Catholic Church failing the people, says Jesuit group’s exec

A POVERTY expert from a Jesuit group has faulted the Roman Catholic Church for the permanence of poverty in the Philippines. 

“The Catholic Church is failing its people, the poor. The Church is not there with them,” said Mary Racelis of the Institute of Philippine Culture (IPC). 

“Despite all the evidence from various sources, the Christianity exposed by the CBCP [Catholics Bishops’ Conference of the Philippines], many of us found that it’s not helping with reality,” Racelis, 80, added. 

She spoke during a forum on defining the Filipino poor by the Department of Social Welfare and Development (DSWD). 

Citing social-cultural anthropologist Arjun Appadurai, Racelis defined the poor as “those who experience material deprivation, lack of security, dignity and the desperation of chronic and powerless victims; high risks and costs in their lives but few comforts; inequality materialized.” 

Statistically, National Economic and Development Authority’s (Neda) Myrna Asuncion said the poverty incidence increased to 26.5 percent in 2009, translated to a total of 23.14 million individuals regarded as poor. The increase is 0.1 percentage points higher than in 2006, when the government recorded 22.17 million poor individuals. 

“Data shows that while poverty incidence declined between 1991 and 2009, the rate of decline has been exceedingly slow. There were even periods when the poverty incidence increased despite the above-average economic growth,” Asuncion said in the same forum. 

Asuncion, Neda assistant director, added that “for every percentage-point increase in income growth in the Philippines, poverty incidence falls by about 1.5 percentage points.” 

However, “this is weak compared to the 2.9 to 3.5 percentage points for high-performing economies and the 2.5 average for a set of 47 developing countries.” 

 “In terms of magnitude, total number of poor families increased by about 185,000 from 3.67 million in 2006 to 3.86 million in 2009.” 

And while poverty incidence of families improved during the three-year period, from 21.1 percent in 2006 to 20.9 percent in 2009, Asuncion considered this just “a slight reduction of 0.2 percentage point.” 

Racelis, who has been studying poverty since the 1960s, said poor Filipinos are not being reached by the Catholic Church because its “structure doesn’t allow them to.” Nonetheless, she added, “spirituality is crucial.” 

 “It enables people to find solution. It gives them hope. This is something the Catholic Church must pay attention to.” 

Federico José T. Lagdameo of Ateneo de Naga University noted that the intangibles missing in the country’s anti-poverty reduction program bear this out.

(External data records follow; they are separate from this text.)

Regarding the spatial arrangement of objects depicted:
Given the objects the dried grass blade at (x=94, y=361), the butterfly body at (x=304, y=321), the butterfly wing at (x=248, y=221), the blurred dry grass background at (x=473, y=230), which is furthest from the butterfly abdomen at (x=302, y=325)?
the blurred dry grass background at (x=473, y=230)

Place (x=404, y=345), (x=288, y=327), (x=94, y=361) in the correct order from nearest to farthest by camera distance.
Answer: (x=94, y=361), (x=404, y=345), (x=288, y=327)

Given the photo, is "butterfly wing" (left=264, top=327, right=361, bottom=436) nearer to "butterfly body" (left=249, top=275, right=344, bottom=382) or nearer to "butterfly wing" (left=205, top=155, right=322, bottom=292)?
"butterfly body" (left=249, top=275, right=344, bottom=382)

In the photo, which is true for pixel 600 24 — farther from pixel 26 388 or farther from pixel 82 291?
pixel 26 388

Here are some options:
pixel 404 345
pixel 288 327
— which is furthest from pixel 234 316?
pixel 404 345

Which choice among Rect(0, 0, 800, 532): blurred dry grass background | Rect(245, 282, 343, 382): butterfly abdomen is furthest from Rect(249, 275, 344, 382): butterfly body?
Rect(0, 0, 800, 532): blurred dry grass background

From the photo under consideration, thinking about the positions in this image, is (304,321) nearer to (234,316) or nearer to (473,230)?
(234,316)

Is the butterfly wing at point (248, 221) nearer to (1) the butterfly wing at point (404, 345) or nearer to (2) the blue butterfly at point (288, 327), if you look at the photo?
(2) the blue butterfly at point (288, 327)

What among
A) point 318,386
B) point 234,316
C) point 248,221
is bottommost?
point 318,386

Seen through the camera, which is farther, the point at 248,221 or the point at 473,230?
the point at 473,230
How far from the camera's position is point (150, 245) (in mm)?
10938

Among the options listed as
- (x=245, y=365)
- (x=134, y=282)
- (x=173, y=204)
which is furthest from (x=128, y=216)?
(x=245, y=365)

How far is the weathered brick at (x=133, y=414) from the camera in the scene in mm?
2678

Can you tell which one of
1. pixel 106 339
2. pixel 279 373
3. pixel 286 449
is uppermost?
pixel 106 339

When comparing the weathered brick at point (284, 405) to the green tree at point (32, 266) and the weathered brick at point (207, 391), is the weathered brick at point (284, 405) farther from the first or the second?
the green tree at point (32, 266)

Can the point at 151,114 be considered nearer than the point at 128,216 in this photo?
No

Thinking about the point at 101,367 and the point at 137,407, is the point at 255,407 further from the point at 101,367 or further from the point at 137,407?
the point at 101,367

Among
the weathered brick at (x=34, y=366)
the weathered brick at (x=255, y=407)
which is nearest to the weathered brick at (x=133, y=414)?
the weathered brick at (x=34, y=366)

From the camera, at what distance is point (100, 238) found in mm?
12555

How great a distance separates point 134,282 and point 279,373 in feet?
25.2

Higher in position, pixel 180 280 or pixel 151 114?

Lagdameo said during the same forum that like other Conditional Cash-Transfer Programs, the government’s Pantawid Pamilyang Pilipino Program (4Ps) “operates on the framework of human capital accumulation or development.” 

“But while its subscription to this framework has yielded, as the studies mentioned earlier, positive results, the 4Ps falls prey to the charge of being a program that treats people as a means toward development and economic growth and not as the end itself of development. It can be criticized as construing the poor as means towards economic growth by aiming primarily at their productivity and not their well-being or human flourishing.” 

Lagdameo proposes that the 4Ps adopt the dictum that “people ought to be treated as ends and not as means” to lift Filipinos out of poverty.